# T-statistic 

In this exercice we illustrate a two-sample t-test, that is used to determine if two population means are equal. We are using the data from https://www.itl.nist.gov/div898/handbook/eda/section3/eda353.htm, which is a data set that contains miles per gallon for U.S. cars (sample 1) and for Japanese cars (sample 2).


In [105]:
import numpy as np
import pandas as pd
from IPython.display import Image
from IPython.core.display import HTML

In [85]:
## The first column is miles per gallon for U.S. cars and the second column is miles per gallon for Japanese cars

data = pd.read_csv("cars_data.csv",header = 0)
data

Unnamed: 0,US_cars,Jp_cars
0,18,24.0
1,15,27.0
2,18,27.0
3,16,25.0
4,17,31.0
...,...,...
244,27,
245,27,
246,32,
247,28,


In [96]:
## Let's compute the mean and the standard deviation of each group

us_cars_mean = data["US_cars"].mean()

us_cars_sv = data["US_cars"].var()

us_n = data["US_cars"].count()

jp_cars_mean = data["Jp_cars"].mean()

jp_cars_sv = data["Jp_cars"].var()

jp_n = data["Jp_cars"].count()

 

In [97]:
## Print the data

countries = ["US","Jp"]

for i in countries:

     print (i+" sample mean = ",data[i+"_cars"].mean())
        
for i in countries:

     print (i+" sample variance",data[i+"_cars"].var())  
        
for i in countries:

     print (i+" n =",data[i+"_cars"].count())

US sample mean =  20.14457831325301
Jp sample mean =  30.481012658227847
US sample variance 41.14836766420521
Jp sample variance 37.30412203829926
US n = 249
Jp n = 79


Now we can use the Two-Sample t-Test for Equal Means formula:

$$ t = \frac{ \bar{X_1} - \bar{X_2}}{\sqrt{\frac{s_1^2}{n_1} + \frac{s_2^2}{n_2}  }} $$

In our case, we want to test if the average consumption of miles per gallon is different between the US and Japanese cars two population means are different at 0.05 significance level.
Thus, our hypotesis test can be formally formulated as:
$$H_0 : \mu_1 = \mu_2$$
$$H_1: \mu_1 \neq \mu_2$$



In [98]:
# Function to compute the t statistic:

def t_statistic(X_mean_one,X_mean_two,sigma_one,sigma_two,n_1,n_2):
    
    
    t = (X_mean_one - X_mean_two) / np.sqrt((sigma_one/n_1) + (sigma_two/n_2))
    
    return t

In [111]:
## Compute the t_stat

t_stat =  t_statistic(us_cars_mean,jp_cars_mean,us_cars_sv,jp_cars_sv,us_n,jp_n)

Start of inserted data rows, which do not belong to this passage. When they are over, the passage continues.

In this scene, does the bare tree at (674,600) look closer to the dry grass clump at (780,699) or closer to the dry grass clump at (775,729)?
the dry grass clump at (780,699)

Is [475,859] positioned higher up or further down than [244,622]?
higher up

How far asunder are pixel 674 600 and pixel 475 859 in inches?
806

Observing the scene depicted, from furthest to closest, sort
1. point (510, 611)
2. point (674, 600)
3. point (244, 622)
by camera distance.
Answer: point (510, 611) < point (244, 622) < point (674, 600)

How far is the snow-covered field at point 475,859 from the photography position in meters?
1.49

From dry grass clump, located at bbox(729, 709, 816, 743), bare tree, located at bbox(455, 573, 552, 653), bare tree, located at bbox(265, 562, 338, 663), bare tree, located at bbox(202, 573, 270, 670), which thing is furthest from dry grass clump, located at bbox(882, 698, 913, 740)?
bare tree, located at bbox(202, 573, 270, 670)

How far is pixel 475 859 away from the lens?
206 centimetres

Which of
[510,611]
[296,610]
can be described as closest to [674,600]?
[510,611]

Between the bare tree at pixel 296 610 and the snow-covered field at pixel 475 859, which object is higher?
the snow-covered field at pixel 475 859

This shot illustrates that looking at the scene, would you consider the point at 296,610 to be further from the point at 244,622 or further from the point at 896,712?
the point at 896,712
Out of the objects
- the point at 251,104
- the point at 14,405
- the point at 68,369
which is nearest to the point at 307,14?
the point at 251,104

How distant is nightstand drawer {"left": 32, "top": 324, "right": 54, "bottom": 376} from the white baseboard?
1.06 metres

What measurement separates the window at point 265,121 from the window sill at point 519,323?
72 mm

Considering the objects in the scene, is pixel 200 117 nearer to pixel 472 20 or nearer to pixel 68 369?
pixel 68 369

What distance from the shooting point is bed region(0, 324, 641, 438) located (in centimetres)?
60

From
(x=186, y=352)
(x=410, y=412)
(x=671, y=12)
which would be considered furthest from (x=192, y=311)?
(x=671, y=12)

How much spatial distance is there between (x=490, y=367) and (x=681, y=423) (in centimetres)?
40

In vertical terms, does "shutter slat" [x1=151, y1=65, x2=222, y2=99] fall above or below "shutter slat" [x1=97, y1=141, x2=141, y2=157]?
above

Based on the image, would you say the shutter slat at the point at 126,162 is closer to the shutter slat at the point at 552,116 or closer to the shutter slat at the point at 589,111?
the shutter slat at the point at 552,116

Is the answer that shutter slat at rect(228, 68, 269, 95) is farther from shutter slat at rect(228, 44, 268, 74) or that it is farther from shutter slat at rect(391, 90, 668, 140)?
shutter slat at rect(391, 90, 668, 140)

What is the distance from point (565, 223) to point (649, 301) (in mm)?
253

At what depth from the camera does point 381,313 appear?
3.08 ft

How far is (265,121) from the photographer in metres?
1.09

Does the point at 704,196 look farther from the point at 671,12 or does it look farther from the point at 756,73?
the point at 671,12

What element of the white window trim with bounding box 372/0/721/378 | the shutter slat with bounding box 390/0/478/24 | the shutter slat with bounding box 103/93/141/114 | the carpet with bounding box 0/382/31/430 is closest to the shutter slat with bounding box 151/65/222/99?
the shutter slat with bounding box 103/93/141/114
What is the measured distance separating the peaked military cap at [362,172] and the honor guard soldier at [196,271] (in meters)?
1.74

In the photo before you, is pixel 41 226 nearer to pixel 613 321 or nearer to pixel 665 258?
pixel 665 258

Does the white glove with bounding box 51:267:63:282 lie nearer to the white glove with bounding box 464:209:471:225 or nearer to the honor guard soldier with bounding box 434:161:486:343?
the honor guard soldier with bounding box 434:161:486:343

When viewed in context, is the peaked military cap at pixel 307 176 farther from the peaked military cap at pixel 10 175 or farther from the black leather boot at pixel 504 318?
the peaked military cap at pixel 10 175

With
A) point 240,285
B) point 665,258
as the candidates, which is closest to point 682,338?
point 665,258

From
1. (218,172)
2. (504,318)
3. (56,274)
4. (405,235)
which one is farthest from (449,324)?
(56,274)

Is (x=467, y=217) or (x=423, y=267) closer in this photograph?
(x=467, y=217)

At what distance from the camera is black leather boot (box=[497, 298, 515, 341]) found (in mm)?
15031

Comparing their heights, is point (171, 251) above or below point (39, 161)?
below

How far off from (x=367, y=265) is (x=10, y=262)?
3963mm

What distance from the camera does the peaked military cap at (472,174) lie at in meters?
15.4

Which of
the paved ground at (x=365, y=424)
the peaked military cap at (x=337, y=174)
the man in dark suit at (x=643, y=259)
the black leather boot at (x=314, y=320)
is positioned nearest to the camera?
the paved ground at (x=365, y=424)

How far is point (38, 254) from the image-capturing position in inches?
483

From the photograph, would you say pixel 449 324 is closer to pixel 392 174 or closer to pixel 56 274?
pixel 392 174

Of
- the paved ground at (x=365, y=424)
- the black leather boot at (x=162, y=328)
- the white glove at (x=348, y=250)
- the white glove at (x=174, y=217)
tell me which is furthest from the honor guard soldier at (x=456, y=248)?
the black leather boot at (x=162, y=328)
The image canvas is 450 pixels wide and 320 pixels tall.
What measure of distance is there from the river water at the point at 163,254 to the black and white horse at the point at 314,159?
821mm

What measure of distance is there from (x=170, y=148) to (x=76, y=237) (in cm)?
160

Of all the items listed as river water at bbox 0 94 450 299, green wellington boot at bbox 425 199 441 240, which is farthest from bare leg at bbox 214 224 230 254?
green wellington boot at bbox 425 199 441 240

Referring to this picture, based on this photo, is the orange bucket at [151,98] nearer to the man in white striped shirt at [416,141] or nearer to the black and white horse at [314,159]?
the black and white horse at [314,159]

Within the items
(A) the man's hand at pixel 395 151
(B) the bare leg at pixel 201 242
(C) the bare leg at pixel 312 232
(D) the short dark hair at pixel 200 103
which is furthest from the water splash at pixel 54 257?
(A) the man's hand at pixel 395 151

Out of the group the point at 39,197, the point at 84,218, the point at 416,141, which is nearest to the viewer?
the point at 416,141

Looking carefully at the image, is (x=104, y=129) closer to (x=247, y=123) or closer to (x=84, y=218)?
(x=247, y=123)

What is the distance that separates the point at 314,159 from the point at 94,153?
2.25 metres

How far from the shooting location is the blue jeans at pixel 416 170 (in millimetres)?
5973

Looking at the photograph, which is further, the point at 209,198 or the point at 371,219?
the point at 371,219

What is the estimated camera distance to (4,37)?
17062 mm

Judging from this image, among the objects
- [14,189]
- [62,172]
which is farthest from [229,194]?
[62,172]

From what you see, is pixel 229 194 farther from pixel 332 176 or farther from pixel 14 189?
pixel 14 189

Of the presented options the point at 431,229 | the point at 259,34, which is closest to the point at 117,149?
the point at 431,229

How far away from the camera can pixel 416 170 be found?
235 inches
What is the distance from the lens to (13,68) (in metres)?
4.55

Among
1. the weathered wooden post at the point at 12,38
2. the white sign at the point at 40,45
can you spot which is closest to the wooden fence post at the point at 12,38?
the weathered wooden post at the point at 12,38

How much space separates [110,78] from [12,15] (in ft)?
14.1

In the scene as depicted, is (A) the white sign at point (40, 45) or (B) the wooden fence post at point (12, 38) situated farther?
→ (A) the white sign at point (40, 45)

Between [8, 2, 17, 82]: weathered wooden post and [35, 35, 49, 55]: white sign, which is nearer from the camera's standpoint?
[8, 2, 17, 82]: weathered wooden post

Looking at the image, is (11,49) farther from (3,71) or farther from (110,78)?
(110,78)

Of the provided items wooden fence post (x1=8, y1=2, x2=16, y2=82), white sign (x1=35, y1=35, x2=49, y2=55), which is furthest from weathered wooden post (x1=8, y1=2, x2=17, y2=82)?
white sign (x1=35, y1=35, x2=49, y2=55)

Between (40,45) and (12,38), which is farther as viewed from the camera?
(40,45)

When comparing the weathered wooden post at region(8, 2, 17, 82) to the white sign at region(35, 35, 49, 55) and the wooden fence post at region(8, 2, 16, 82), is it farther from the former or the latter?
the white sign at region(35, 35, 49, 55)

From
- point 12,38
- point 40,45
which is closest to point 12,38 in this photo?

print("We have a t statistic of:",t_stat)

We have a t statistic of: -12.946273274932004


In [110]:
## Let's find our treshold for a .05 significance level.
## In this example we want to know if the means are different.
## We have that .05 / 2 = .025 and we have (249 -1 + 79 - 1) = 326 degrees of freddom

## Thus, we have a treashold t value approximatively  of (1.984+1.962)/2 = 1.9729999999999999:

Image(url= "http://i.stack.imgur.com/PiSUh.png")

Finally we can conlude that: $$abs(-12.946273274932004) > 1.9729999999999999$$ Hence, we can reject the null hypothesis and conclude that the two population means are different at the 0.05 significance level.